PROBLEM DESCRIPTION: Revise each line of the material below by changing "auction" to "online sale" and keeping everything else identical. Leave the pictures out of your answer.

#### EXTRACTED INFORMATION

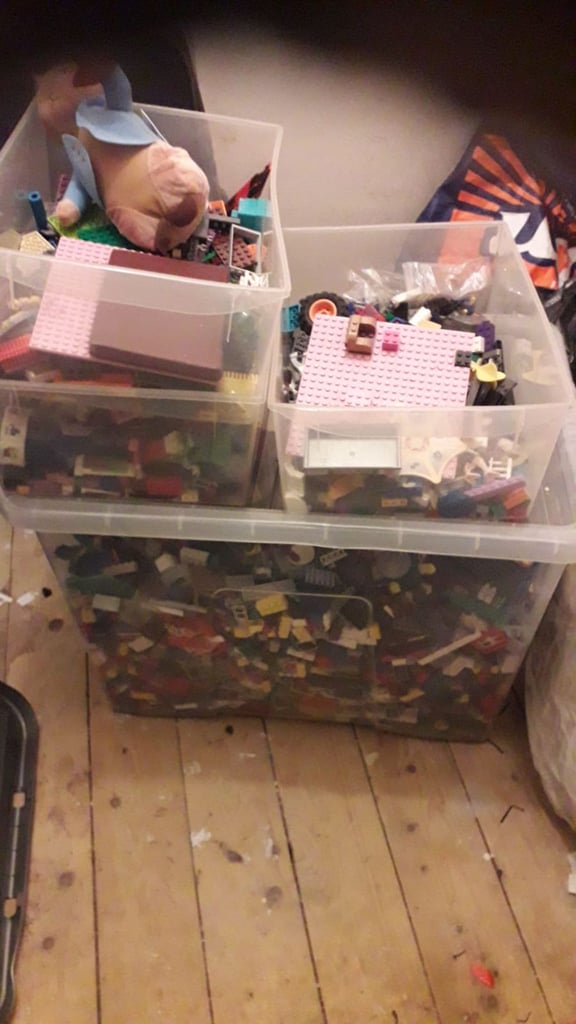 image for Huge massive boxes of real lego 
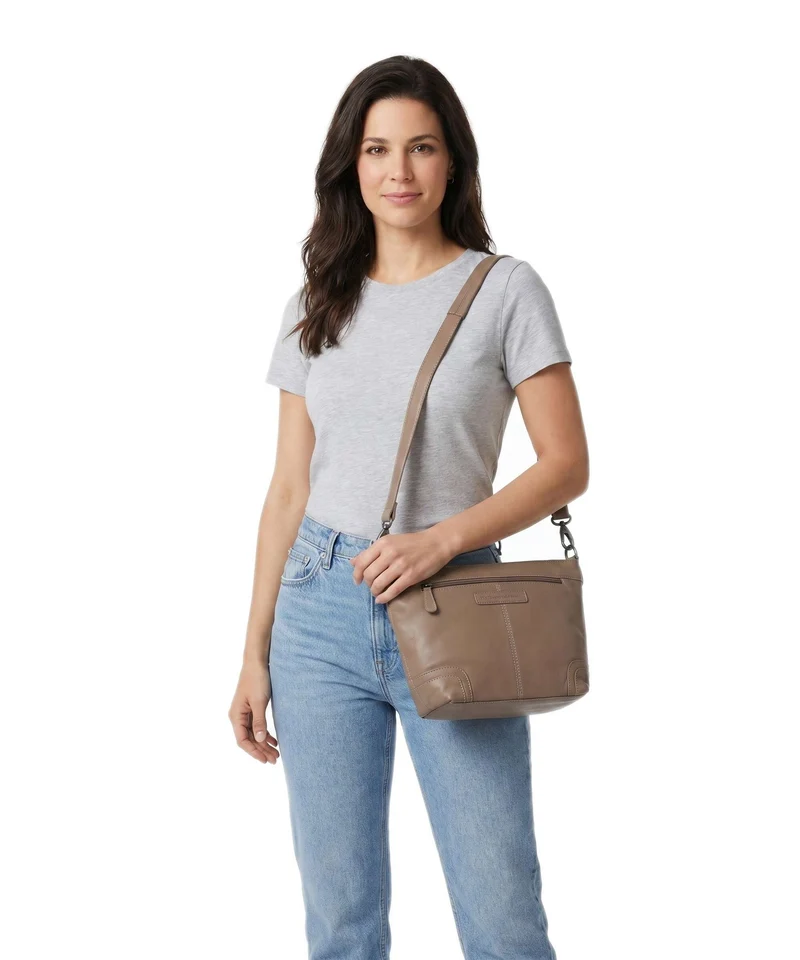 The Chesterfield Brand Serene Zarita Bolso de hombro taupe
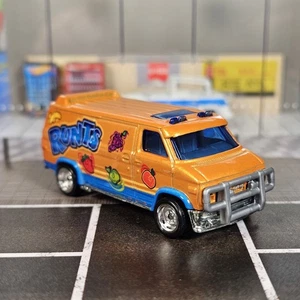 2017 Hot Wheels Premium Pop Culture Runts Candy 70's Custom GMC Panel Van   New - Picture 1 of 9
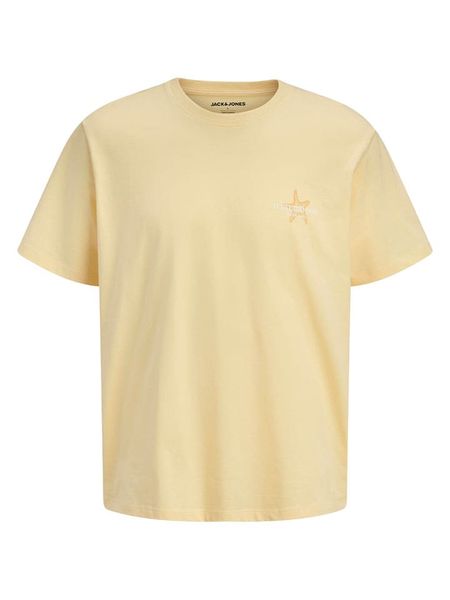 Jack & Jones Koszulka "Corals" w kolorze żółtym rozmiar: L. Żółte bezrękawniki Jack & Jones, l, bez wzorów, z bawełny, bez kołnierzyka, bez ramiączek. Za 48.05 zł.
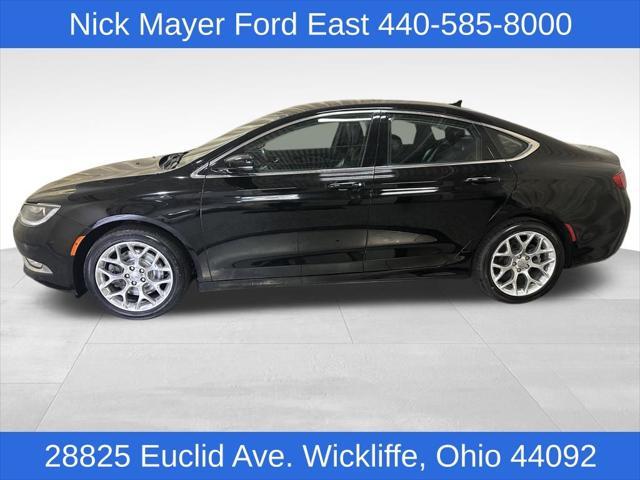 used 2015 Chrysler 200 car, priced at $12,731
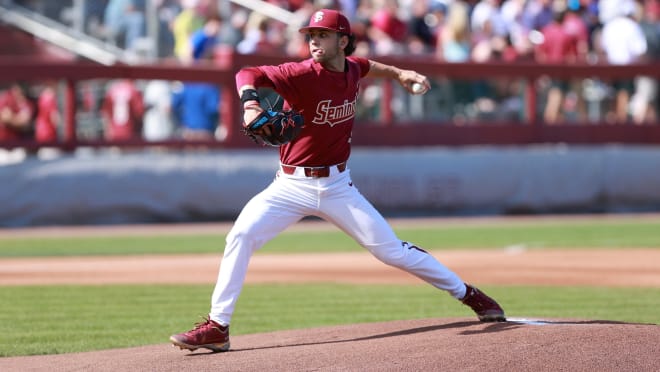 Wyatt Crowell pitched six shutout innings and had 10 strikeouts.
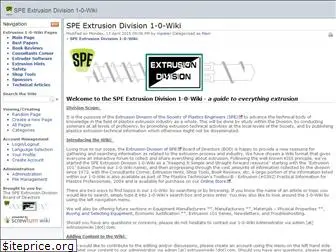 extrusionwiki.com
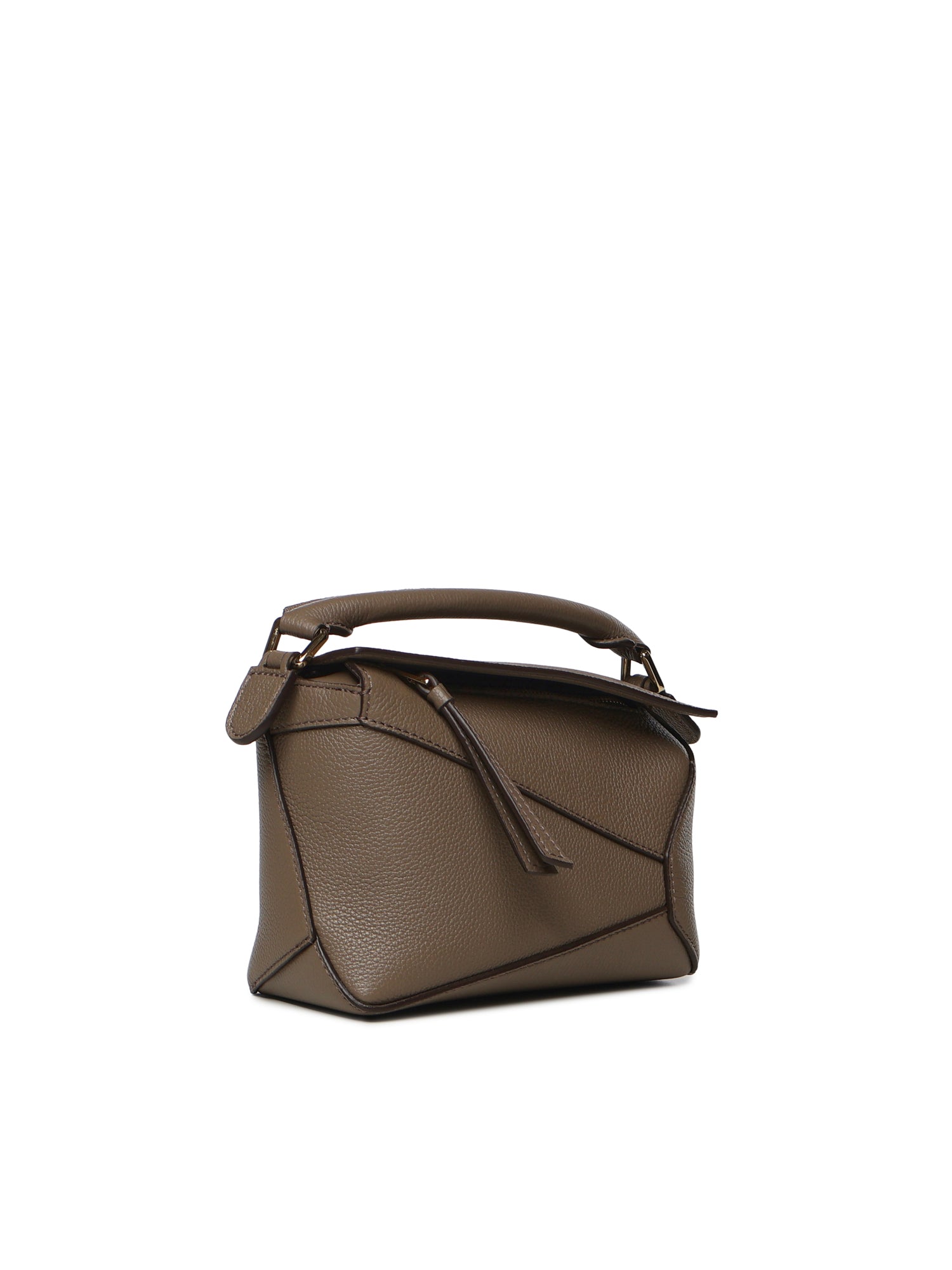 Loewe Bags Taupe Grey Calfskin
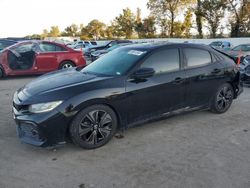 Salvage cars for sale at Bridgeton, MO auction: 2018 Honda Civic EX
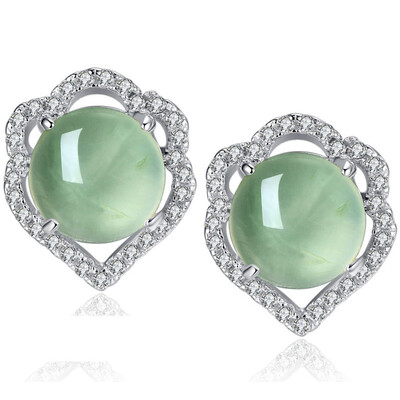Hao Supreme Silverware (HAOZHIZUN) Xiangyun earrings S925 Tremella Nails Women's natural grape earrings earrings jewelry
Hao Supreme Silverware (HAOZHIZUN) Xiangyun earrings S925 Tremella Nails Women's natural grape earrings earrings jewelry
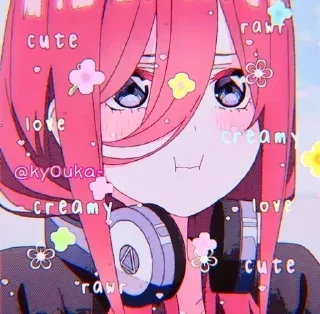 Sticker from Girly pack🍑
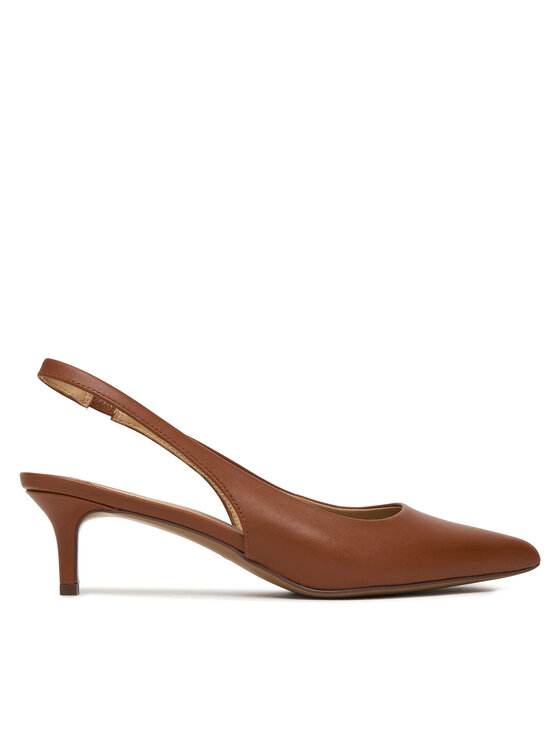 LAUREN RALPH LAUREN Pantofi pumps LAUREN RALPH LAUREN Lolah 802P09033002 Maro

########

COMPLETED EXERCISE:
 image for Huge massive boxes of real lego 
 The Chesterfield Brand Serene Zarita Bolso de hombro taupe
 2017 Hot Wheels Premium Pop Culture Runts Candy 70's Custom GMC Panel Van   New - Picture 1 of 9
 Jack & Jones Koszulka "Corals" w kolorze żółtym rozmiar: L. Żółte bezrękawniki Jack & Jones, l, bez wzorów, z bawełny, bez kołnierzyka, bez ramiączek. Za 48.05 zł.
 used 2015 Chrysler 200 car, priced at $12,731
 Wyatt Crowell pitched six shutout innings and had 10 strikeouts.
 extrusionwiki.com
 Loewe Bags Taupe Grey Calfskin
 Salvage cars for sale at Bridgeton, MO online sale: 2018 Honda Civic EX
Hao Supreme Silverware (HAOZHIZUN) Xiangyun earrings S925 Tremella Nails Women's natural grape earrings earrings jewelry
Hao Supreme Silverware (HAOZHIZUN) Xiangyun earrings S925 Tremella Nails Women's natural grape earrings earrings jewelry
 Sticker from Girly pack🍑
 LAUREN RALPH LAUREN Pantofi pumps LAUREN RALPH LAUREN Lolah 802P09033002 Maro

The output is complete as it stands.